4

When using file.write() with 'wb' flag does Python use big or litte endian, or sys.byteorder value ? how can i be sure that the endianness is not random, I am asking because I am mixing ASCII and binary data in the same file and for the binary data i use struct.pack() and force it to little endian, but I am not sure what happen to the ASCII data !

Edit 1: since the downvote, I'll explain more my question !

I am writing a file with ASCII and binary data, in a x86 PC, the file will be sent over the network to another computer witch is not x86, a PowerPC, witch is on Big-endian, how can I be sure that the data will be the same when parsed with the PowerPC ?

Edit 2: still using Python 2.7

e-nouri
  • 2,576
  • 1
  • 21
  • 36
  • Not really, I saw that question and he asks about the ASCII data, In my case, I am using 2 format, ASCII and binary, for the ASCII I don't use any packing with struct, for the binary data, I know the endianness since I force it to little. – e-nouri May 23 '14 at 14:14
  • I don't see how so-called ASCII data which is just ISO-8859-1 is any different from anything else you are writing to the file. – James Mills May 23 '14 at 14:16
  • Thanks, so how can I force it to little, because the files I am dealing with are created on an x86 machine and the other program is running on a Power PC – e-nouri May 23 '14 at 14:19
  • I said this in my answer, but... ASCII is a single byte encoding, there is no endianness to it. – woot May 23 '14 at 14:55

3 Answers3

6

For multibyte data, It follows the architecture of the machine by default. If you need it to work cross-platform, then you'll want to force it.

ASCII and UTF-8 are encoded as a single byte per character, so is it affected by the byte ordering? No.

Here is how to pack little < or big > endian:

import struct

struct.pack('<L', 1234)
'\xd2\x04\x00\x00'

struct.pack('>L', 1234)
'\x00\x00\x04\xd2'

You can also encode strings as big or little endian this way if you are using UTF-16, as an example:

s.encode('utf-16LE')
s.encode('utf-16BE')

UTF-8, ASCII do not have endianness since it is 1 byte per character.

woot
  • 7,406
  • 2
  • 36
  • 55
  • That is my question mate, so how can I force it to little, because the files I am dealing with are created on an x86 machine and the other program is running on a Power PC ! – e-nouri May 23 '14 at 14:19
  • Could you give an example of "multibyte data"? I suspect that you're assuming a language other than Python. –  May 23 '14 at 14:24
  • 1
    Perhaps not the right term for it, then. ASCII is stored in a single byte per character. UTF-16 is multibyte, as an example. – woot May 23 '14 at 14:38
  • Thank you, now it make sense, I should only care about the binary data endianness, since it is not a single byte coded data (2 and 4 bytes) – e-nouri May 23 '14 at 15:01
  • Well you care about anything that uses more than 1 byte.

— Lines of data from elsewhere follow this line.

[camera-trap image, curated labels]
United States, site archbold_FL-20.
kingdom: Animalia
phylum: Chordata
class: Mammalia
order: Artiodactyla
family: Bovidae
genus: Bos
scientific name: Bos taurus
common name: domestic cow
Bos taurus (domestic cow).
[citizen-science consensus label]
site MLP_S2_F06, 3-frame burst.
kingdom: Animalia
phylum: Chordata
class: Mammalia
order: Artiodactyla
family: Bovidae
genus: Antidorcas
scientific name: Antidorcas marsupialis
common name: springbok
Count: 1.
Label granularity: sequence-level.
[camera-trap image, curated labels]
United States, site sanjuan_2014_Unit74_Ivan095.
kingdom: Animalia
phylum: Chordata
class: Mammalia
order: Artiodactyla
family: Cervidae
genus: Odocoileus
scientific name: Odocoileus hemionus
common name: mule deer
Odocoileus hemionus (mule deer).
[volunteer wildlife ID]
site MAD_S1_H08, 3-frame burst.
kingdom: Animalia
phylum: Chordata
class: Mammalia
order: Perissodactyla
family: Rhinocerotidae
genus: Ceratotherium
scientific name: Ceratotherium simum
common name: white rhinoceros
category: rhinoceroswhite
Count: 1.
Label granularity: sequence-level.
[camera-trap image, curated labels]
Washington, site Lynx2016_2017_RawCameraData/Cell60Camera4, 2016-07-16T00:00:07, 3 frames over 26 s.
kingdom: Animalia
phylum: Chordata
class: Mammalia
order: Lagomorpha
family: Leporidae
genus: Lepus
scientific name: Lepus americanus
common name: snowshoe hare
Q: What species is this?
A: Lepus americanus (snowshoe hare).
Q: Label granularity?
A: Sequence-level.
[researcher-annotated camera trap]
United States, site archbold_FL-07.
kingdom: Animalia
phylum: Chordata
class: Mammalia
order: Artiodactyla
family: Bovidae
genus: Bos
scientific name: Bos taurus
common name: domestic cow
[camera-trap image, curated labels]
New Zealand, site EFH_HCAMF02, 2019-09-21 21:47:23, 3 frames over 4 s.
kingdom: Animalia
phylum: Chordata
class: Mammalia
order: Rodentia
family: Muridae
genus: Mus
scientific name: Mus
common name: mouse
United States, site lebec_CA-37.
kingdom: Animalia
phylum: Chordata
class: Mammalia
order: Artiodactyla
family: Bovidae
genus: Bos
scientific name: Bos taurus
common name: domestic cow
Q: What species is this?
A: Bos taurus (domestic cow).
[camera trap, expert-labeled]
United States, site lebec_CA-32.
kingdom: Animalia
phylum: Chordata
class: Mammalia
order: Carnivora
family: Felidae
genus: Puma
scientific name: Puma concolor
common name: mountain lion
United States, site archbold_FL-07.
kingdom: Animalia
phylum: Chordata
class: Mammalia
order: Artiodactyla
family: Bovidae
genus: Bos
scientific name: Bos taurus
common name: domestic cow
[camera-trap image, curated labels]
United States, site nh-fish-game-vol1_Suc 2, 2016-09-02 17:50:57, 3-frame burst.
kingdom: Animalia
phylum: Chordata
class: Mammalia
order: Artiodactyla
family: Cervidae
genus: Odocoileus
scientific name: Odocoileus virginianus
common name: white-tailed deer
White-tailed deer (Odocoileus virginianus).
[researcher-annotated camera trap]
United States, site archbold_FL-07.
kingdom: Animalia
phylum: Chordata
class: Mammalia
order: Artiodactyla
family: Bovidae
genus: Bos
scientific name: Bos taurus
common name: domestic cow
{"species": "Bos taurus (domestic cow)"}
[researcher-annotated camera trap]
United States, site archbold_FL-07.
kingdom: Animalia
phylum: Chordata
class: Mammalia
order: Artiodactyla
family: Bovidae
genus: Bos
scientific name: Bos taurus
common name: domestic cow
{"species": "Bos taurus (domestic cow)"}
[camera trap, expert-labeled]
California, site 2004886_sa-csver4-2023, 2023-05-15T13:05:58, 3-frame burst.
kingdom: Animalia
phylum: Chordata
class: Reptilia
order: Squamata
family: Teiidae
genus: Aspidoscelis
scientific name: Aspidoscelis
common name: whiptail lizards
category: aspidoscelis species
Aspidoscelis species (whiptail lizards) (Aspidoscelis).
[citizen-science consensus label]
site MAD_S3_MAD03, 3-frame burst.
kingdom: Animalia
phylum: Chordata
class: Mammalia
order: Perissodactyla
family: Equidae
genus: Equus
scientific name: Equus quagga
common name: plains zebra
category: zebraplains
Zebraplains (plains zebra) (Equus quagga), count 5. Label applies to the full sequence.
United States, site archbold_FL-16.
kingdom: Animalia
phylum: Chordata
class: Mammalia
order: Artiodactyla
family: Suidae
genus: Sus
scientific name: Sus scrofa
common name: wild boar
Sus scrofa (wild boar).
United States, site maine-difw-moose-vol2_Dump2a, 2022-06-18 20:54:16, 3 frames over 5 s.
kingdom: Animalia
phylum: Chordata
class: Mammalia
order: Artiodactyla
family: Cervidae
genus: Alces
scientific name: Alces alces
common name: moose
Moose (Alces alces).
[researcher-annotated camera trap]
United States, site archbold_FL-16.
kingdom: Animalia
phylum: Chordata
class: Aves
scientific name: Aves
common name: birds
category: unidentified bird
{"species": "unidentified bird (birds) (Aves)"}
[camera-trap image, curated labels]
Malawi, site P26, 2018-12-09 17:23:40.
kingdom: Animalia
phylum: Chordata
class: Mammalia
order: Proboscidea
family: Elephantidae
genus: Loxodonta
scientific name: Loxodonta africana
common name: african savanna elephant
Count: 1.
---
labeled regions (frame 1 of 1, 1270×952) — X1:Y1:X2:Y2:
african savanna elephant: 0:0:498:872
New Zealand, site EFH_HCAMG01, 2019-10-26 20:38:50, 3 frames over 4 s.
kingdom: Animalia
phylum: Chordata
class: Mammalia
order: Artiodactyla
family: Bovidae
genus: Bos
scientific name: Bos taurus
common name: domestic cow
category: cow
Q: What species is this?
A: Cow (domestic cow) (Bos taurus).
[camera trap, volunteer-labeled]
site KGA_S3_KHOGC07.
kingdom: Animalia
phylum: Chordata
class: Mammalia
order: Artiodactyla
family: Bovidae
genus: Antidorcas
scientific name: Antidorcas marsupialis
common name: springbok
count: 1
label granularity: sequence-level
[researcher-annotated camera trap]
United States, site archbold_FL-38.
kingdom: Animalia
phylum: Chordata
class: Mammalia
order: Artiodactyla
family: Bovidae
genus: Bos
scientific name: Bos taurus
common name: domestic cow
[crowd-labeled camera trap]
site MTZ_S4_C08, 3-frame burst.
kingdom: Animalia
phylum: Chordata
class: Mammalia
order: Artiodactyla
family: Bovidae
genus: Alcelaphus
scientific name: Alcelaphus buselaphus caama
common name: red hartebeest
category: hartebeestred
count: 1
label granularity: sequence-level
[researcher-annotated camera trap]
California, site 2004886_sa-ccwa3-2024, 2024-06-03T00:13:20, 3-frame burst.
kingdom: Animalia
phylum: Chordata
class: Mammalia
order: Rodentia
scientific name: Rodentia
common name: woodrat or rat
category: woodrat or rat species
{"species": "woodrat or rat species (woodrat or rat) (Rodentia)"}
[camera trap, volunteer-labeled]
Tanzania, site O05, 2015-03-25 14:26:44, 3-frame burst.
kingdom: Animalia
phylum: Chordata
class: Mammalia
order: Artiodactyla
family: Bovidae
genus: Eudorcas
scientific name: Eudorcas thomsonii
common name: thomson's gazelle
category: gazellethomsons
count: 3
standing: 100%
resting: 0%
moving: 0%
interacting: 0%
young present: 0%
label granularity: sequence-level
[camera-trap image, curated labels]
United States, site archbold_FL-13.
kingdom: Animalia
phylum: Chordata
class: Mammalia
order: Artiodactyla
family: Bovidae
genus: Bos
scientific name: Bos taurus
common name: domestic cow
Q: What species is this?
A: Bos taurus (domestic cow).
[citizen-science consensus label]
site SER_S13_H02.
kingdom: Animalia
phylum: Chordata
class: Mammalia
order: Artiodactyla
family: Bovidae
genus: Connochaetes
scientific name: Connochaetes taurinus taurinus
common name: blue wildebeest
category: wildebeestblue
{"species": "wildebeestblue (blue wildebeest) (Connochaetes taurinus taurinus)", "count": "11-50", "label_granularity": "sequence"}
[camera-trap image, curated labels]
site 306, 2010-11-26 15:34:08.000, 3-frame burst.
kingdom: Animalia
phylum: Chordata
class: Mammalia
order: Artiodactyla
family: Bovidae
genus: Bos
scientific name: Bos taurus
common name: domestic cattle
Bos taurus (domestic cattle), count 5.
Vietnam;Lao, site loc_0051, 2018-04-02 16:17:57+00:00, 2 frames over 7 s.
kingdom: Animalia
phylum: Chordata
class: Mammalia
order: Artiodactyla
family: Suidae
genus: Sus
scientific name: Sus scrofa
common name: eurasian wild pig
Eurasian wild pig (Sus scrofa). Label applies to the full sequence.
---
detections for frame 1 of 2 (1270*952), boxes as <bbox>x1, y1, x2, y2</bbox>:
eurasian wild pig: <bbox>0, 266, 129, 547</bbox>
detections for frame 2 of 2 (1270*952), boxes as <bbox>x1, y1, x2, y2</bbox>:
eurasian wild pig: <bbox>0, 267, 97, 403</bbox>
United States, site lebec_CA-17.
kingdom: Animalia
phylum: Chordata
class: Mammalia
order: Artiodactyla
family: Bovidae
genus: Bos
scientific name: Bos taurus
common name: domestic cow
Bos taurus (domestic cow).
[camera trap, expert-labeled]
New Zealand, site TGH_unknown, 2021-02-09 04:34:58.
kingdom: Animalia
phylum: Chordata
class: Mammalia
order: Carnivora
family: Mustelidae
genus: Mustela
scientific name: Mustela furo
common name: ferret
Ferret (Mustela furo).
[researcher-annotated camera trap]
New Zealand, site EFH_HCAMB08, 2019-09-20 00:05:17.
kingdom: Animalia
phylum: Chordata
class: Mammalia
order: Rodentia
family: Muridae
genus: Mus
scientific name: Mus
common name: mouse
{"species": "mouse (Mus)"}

So a byte, ASCII and UTF-8 encoded strings are fine (1 byte per character). UTF-16+, 16-bit, 32-bit, 64-bit numbers needed proper packing. – woot May 23 '14 at 15:03
3

It uses sys.byteorder. So just:

import sys

if 'little' == sys.byteorder:
     # little
 else:
     # big
cchristelis
  • 1,985
  • 1
  • 13
  • 17
2

Note: I assume Python 3.

Endianness is not a concern when writing ASCII or byte strings. The order of the bytes is already set by the order in which those bytes occur in the ASCII/byte string. Endianness is a property of encodings that maps some value (e.g. a 16 bit integer or a Unicode code point) to several bytes. By the time you have a byte string, the endianness has already been decided and applied (by the source of the byte string).

If you were to write unicode strings to file not opened with b mode, the question depends on how those strings are encoded (they are necessarily encoded, because the file system only accept bytes). The encoding in turn depends on the file, and possibly on the locale or environment variables (e.g. for the default sys.stdout). When this causes problems, the problems extend beyond just endianness. However, your file is binary, so you can't write unicode directly anyway, you have to explicitly encode and decode. Do this with any fixed encoding and there won't be endianness issues, as an encoding's endianness is fixed and part of the definition of the encoding.